Sebebin biri: Biraz olsun bu resmin ne kadar savunmasız olduğunu göstermek istedim.
Normalde resimler önemlilik bağlamının içine yerleştirilir.
Müze, galeri, başka yerler.
Bu resim kendisini bundan arındırmış bulunuyor.
Bu resim başlı başına etki yaratmalı.
Şimdiye kadar tümünü açıklayanı olmadı ve ben bu resmin başına geleceğin şeyin,
ağ üzerinden açıklama bulacak olmasına inanıyorum.
Başka resimlerin eriştiği açıklamaya nail olmayacaktır.
Burada normalde tasavvur bile edemeyeceğimiz ölçüde korunmasız olan bir tabloyla karşı karşıyayız.

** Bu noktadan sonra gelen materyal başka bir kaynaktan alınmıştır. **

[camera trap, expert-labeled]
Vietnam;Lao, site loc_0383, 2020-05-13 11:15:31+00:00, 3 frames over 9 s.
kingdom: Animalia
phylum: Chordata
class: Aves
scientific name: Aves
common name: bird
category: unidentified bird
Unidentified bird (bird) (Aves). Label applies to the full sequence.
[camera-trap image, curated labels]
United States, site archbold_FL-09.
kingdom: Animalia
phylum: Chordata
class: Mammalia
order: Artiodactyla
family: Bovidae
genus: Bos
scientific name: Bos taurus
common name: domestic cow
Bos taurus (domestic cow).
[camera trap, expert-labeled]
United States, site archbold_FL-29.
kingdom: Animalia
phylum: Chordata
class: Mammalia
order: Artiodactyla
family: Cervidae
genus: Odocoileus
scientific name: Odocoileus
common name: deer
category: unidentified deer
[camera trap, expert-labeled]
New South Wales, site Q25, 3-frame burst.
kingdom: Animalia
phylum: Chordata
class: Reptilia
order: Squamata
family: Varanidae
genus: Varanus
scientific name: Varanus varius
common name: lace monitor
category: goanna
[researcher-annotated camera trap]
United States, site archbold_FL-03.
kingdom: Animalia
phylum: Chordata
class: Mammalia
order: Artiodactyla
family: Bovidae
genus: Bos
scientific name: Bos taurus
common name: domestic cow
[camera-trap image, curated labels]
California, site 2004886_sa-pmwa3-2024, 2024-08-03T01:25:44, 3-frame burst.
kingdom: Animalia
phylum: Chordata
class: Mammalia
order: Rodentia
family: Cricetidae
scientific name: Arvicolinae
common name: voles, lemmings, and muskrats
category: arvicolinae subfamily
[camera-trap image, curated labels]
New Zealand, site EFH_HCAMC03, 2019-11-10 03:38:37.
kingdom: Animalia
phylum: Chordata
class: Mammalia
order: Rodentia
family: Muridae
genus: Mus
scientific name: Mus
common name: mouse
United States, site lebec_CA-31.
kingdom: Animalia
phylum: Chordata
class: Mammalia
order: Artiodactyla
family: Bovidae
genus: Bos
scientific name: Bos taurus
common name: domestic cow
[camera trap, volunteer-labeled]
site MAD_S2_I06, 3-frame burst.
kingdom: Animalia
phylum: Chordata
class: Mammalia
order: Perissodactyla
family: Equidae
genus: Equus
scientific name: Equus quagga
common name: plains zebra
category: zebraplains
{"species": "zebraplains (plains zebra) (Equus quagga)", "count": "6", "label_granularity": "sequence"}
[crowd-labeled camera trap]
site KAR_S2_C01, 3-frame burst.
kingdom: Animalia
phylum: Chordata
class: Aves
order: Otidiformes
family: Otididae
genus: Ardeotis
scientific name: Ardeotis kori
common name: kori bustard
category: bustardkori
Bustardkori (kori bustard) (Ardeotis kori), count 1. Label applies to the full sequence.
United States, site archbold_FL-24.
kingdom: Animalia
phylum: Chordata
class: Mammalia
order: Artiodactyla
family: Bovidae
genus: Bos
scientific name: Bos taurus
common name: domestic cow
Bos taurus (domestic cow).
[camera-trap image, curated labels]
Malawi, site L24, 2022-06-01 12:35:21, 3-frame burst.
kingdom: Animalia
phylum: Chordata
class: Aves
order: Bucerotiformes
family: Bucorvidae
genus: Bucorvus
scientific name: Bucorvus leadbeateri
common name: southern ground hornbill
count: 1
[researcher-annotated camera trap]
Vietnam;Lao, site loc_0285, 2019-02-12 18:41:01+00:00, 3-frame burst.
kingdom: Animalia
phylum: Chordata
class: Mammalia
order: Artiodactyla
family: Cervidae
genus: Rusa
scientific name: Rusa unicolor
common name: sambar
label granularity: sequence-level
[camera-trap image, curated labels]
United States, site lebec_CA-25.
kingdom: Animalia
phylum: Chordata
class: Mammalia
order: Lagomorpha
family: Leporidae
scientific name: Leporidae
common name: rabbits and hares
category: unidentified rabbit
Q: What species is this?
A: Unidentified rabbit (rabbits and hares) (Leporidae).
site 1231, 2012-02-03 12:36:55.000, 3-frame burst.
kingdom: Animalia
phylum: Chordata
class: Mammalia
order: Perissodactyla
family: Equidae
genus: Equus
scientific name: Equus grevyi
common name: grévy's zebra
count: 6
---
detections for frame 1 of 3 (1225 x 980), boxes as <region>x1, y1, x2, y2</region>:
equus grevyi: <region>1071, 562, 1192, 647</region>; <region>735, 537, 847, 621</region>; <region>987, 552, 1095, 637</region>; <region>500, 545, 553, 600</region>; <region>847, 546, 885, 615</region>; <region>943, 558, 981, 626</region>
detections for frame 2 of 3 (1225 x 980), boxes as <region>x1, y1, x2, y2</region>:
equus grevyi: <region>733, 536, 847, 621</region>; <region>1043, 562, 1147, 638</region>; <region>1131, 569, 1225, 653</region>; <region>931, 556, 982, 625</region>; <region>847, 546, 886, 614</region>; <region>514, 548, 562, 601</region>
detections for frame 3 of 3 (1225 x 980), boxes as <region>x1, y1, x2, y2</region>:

Bu resmin yaratıcısı artık yanında değil.
Bir sanatçı, eserine bir çerçeve teslim etmeden gerçekten öldüğü vakit,
o zaman bu, ağlarda olup bitenler için oldukça ilginç bir sembol.
Bu resim, beraberinde herhangi bir bağlam aktarılmış olmadan bir nevi yaratıcısından ayrılmıştır.
Herhangi bir uzman tarafından, tümünü sıralaması gerektiğini düşünen herhangi biri tarafından
henüz değer yüklenmemiş bir şeyle temasa geçmek çok nadir olan bir şeydir.
Ve bu yüzden tümünün bu dizüstü bilgisayarların önünde olmasını istedim
çünkü nesneleri farklı biçimde incelemeyi öğrenmemiz gerektiğini düşünüyorum
ve hayatta bizlere eşlik eden şeylerin aslında
giderek daha az bağlam aktardıklarını ve bu bağlamı oluşturmakla bizzat bizlerin yükümlü olduğumuzu kavramamız gerekiyor.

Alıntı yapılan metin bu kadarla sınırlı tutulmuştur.